В таком кругу, среди прочих нарезков, мерзла широкоглазая художница Котихина, ученица Рериха, по внешности — индусская баядера.

Ей было холодно, в комнате минус два, и своего белоголового сына по прозвищу Одуванчик она послала на добычу топора, чтобы, расколов очередной подрамник, растопить им буржуйку.

Одуванчик пошел стучать в дверь к Копильскому, к Гоголенке, к поэту Эльхену, в русификации уборщиц — просто Олькину, и басовито ворчал:

— Моя мама приказала топор!

Копильский лежал и молчал. Красивый сосед, как прозвала его Фифина, выживал вон из комнаты сердитую собачищу, побитую хозяином за сожранный ею паек. Как попала к нему — неизвестно. От непрошеных посетителей красивый сосед не только припирал, он как-то припаивал обе створки дверей так, чтоб и щелочки не было.

— Коль повадятся, они и в щелки пройдут.

У Олькина от нажима дверной ручки грохнула баррикада, и просыпались из дверей в коридор беспризорные, охально куря папиросы. За ними вслед вытянулась, как в Radierung’ах1 Отто Клингера, бесконечная голая рука сверхпоэта и добросила беспризорное барахло.

У самой кисти руки гремучей змеей громыхнула манжета.

Для выхода в свет поэт эти манжеты вбирал в рукава пиджака, и они, возглавляемые белым окаменелым воротничком, все втроем симулировали присутствие рубашки, которой под пиджаком не водилось.

Однако вернемся к событиям этого дня.

Художница Котихина, не получив топора, с налету села сама на подрамок — он, крякнув, рассыпался. Котихина затопила буржуйку. Снег на окнах ожил и пополз на пол ручьями, создавая весеннюю юную радость. Котихина с сыном согрелись, и так как дело было в бывшее Рождество, то оба стали украшать тогда еще цензурную маленькую елку в цветочном горшке.

Украшения елки гражданину, не посвященному в быт Сумасшедшего Корабля, могли бы показаться не подходящими к случаю. Котихина и сын белыми нитками привязывали одну за другой старые телеграммы и вешали их под ветви, как, бывало, хлопушки, пробуя пальцами, хороша ли раскачка.

Превратив маленькое дерево в голову жены лешего, покрытую папильотками, Котихина зажгла на верхушке огарок и постучала в двери соседкам — прозаику Доливе и поэтессе Элан.

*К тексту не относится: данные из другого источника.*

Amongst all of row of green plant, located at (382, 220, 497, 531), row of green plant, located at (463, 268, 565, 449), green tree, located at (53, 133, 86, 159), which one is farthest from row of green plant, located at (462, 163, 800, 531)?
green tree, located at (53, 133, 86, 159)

Поэтесса пришла прямо от Блока, ее глаза не видали, она курила Сафо за Сафо и окурки совала во все, что имело отверстия: в обеденную кастрюльку с картофельной кожурой, в дверные дырки, в говорящие рты. Поэтессу бранили, она шелестела:

— Я последняя снежная маска!

Прозаик Долива приветствовала освобождение женщины от кухни, деторождения и супружеских уз и клялась быть на страже, чтобы помочь своим сестрам нового пролетарского сознания не впасть в старое рабство.

Едва гости вошли, Одуванчик, приставив к губам гребешок с папиросной бумагой, задудел «цыпленка».

— Jacta est allea. Рубикон перейден! — воскликнула Долива, щеголяя зараз собственной памятью и перевранным Юлием Цезарем. — На вашей елке, Котихина, африканские телеграммы. Признавайтесь, вы надели цепи домашней работницы, вы художнику Либину ответили «да».